Comment 4 Nicholas Kazlauskas 2018-09-10 17:55:32 UTC
Created attachment 278425 [details]
0001-drm-amd-display-Add-null-checks-to-surface-update-in.patch

I'm unable to reproduce the issue under Ubuntu 18.04, GNOME, 4.19 rc2 and a Vega.

What's your userspace setup like?

You can try the attached patch and see if that helps the problem. Try booting with drm.debug=6 in your bootline and post the results of the suspend with the patch.
Comment 5 Aleksandr Mezin 2018-09-10 18:34:33 UTC
Created attachment 278427 [details]
Kernel log, 2 suspend-resume attempts, second one failed

(In reply to Nicholas Kazlauskas from comment #4)
> Created attachment 278425 [details]
> 0001-drm-amd-display-Add-null-checks-to-surface-update-in.patch
> 
> I'm unable to reproduce the issue under Ubuntu 18.04, GNOME, 4.19 rc2 and a
> Vega.
> 
> What's your userspace setup like?

Arch Linux, 4.19-rc3, GNOME 3.28.3

> 
> You can try the attached patch and see if that helps the problem. Try
> booting with drm.debug=6 in your bootline and post the results of the
> suspend with the patch.

This time first suspend-resume worked fine, second one failed
Comment 6 Nicholas Kazlauskas 2018-09-10 18:46:34 UTC
I'd imagine you're probably running GNOME on Wayland from that setup environment.

The patch seems to fix the null pointer deference but you're probably getting a black screen from those failed atomic commits.
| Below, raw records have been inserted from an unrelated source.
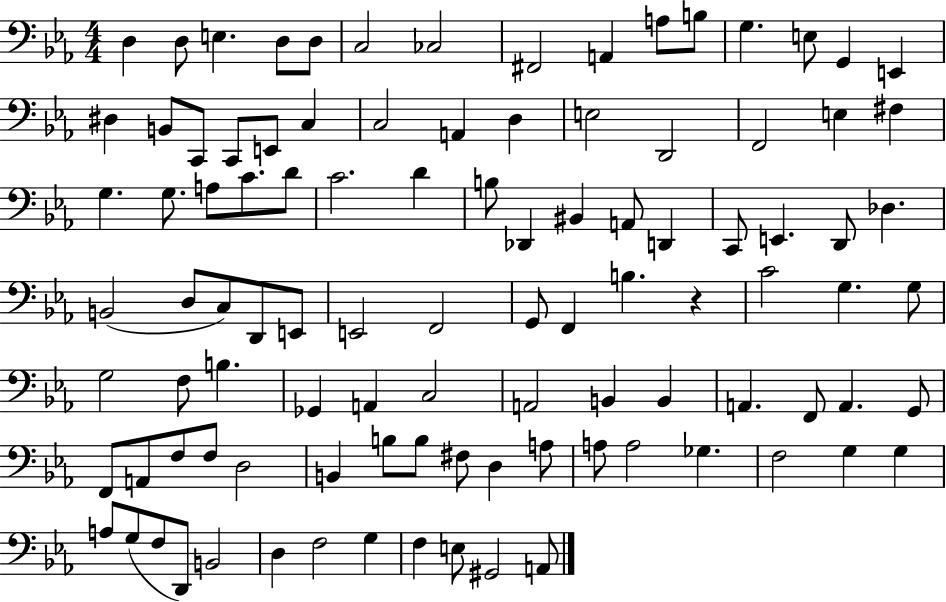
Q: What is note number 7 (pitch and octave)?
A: CES3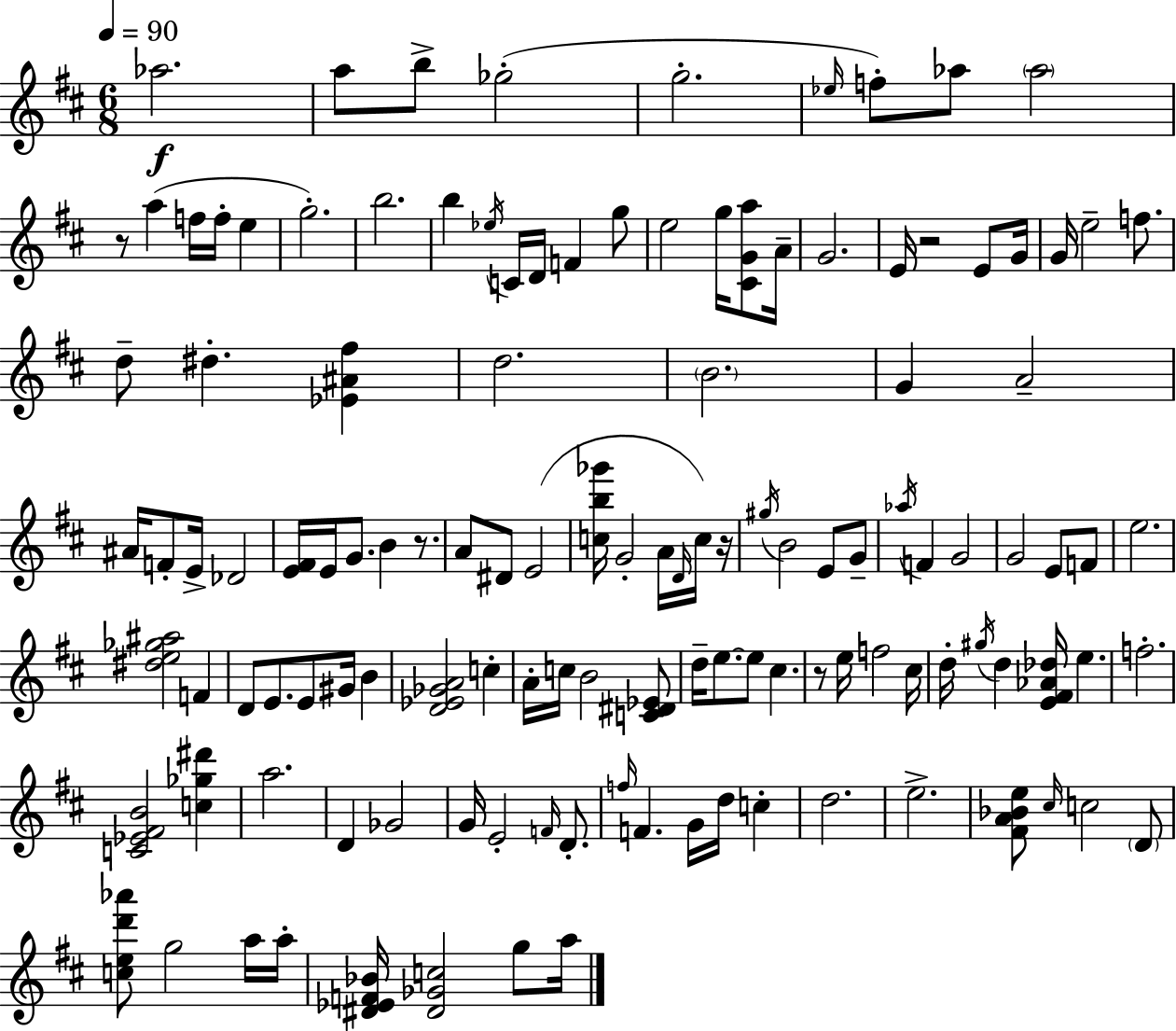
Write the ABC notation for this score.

X:1
T:Untitled
M:6/8
L:1/4
K:D
_a2 a/2 b/2 _g2 g2 _e/4 f/2 _a/2 _a2 z/2 a f/4 f/4 e g2 b2 b _e/4 C/4 D/4 F g/2 e2 g/4 [^CGa]/2 A/4 G2 E/4 z2 E/2 G/4 G/4 e2 f/2 d/2 ^d [_E^A^f] d2 B2 G A2 ^A/4 F/2 E/4 _D2 [E^F]/4 E/4 G/2 B z/2 A/2 ^D/2 E2 [cb_g']/4 G2 A/4 D/4 c/4 z/4 ^g/4 B2 E/2 G/2 _a/4 F G2 G2 E/2 F/2 e2 [^de_g^a]2 F D/2 E/2 E/2 ^G/4 B [D_E_GA]2 c A/4 c/4 B2 [C^D_E]/2 d/4 e/2 e/2 ^c z/2 e/4 f2 ^c/4 d/4 ^g/4 d [E^F_A_d]/4 e f2 [C_E^FB]2 [c_g^d'] a2 D _G2 G/4 E2 F/4 D/2 f/4 F G/4 d/4 c d2 e2 [^FA_Be]/2 ^c/4 c2 D/2 [ced'_a']/2 g2 a/4 a/4 [^D_EF_B]/4 [^D_Gc]2 g/2 a/4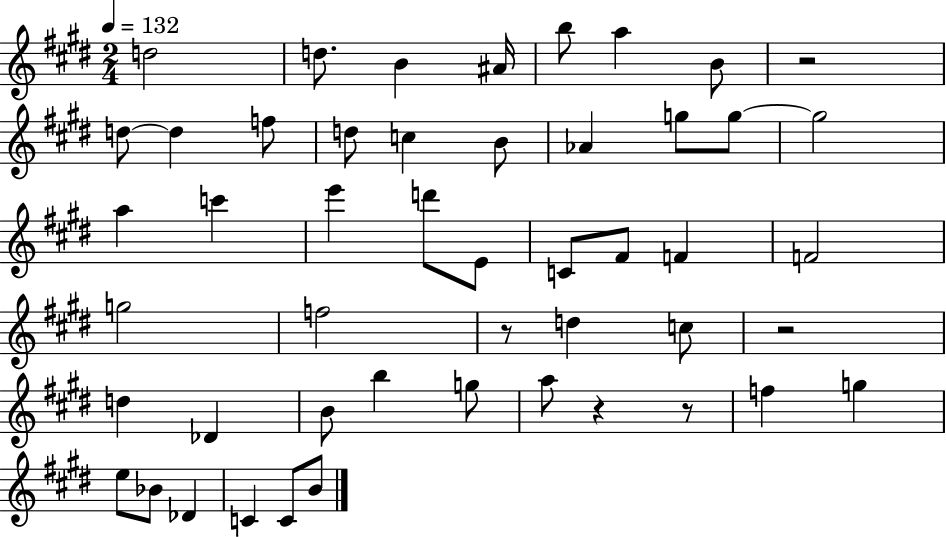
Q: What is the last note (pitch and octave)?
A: B4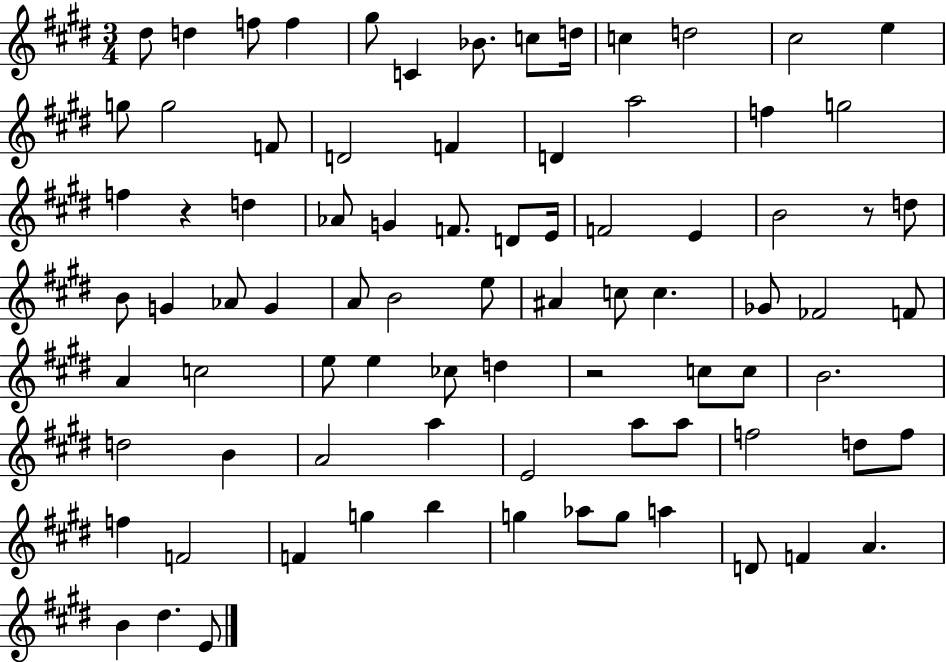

Might not be a problem with the driver but with the GNOME Wayland implementation - I would need to do more investigation to see which atomic commits are failing and if the failures are valid (but unchecked).

You would probably not see this occur for GNOME over Xorg.
Comment 7 Aleksandr Mezin 2018-09-10 20:34:35 UTC
(In reply to Nicholas Kazlauskas from comment #6)
> I'd imagine you're probably running GNOME on Wayland from that setup
> environment.
> 
> The patch seems to fix the null pointer deference but you're probably
> getting a black screen from those failed atomic commits.
> 
> Might not be a problem with the driver but with the GNOME Wayland
> implementation - I would need to do more investigation to see which atomic
> commits are failing and if the failures are valid (but unchecked).
> 
> You would probably not see this occur for GNOME over Xorg.

No, it occurs with Gnome on Xorg, with modesetting driver. Gnome on Wayland seems to handle suspend and resume fine (even on unpatched 4.19-rc3). Also, I tried xf86-video-amdgpu. It works like Gnome on Wayland, but sometimes after resume one display is limited to 800x600 resolution only (it's a 4k display). Probably another different issue.

I expected modesetting driver to work though.
Comment 8 Aleksandr Mezin 2018-09-11 19:16:12 UTC
Created attachment 278457 [details]
kernel log: patched kernel + xorg modesetting, resume failed

Even with patched kernel, when resume fails there are errors in kernel log (when using modesetting driver):

[   98.136982] [drm:drm_atomic_helper_wait_for_flip_done [drm_kms_helper]] *ERROR* [CRTC:43:crtc-0] flip_done timed out
[  103.668322] [drm:dc_remove_plane_from_context [amdgpu]] *ERROR* Existing plane_state not found; failed to detach it!
[  103.702464] [drm:dc_remove_plane_from_context [amdgpu]] *ERROR* Existing plane_state not found; failed to detach it!
Comment 9 Aleksandr Mezin 2018-09-11 19:19:03 UTC
Created attachment 278459 [details]
user log: patched kernel + xorg modesetting, resume failed

сен 12 01:05:22 X299 /usr/lib/gdm-x-session[1593]: (WW) modeset(0): flip queue failed: Invalid argument
сен 12 01:05:22 X299 /usr/lib/gdm-x-session[1593]: (WW) modeset(0): Page flip failed: Invalid argument
сен 12 01:05:22 X299 /usr/lib/gdm-x-session[1593]: (EE) modeset(0): present flip failed
сен 12 01:05:22 X299 /usr/lib/gdm-x-session[1593]: (WW) modeset(0): flip queue failed: Invalid argument
сен 12 01:05:22 X299 /usr/lib/gdm-x-session[1593]: (WW) modeset(0): Page flip failed: Invalid argument
Comment 10 Aleksandr Mezin 2018-10-03 16:17:00 UTC
After recent updates, the issue went away. But I'm not sure what exactly has changed. I tried reverting the kernel (to 4.19-rc3) and libdrm, but still can't trigger it anymore.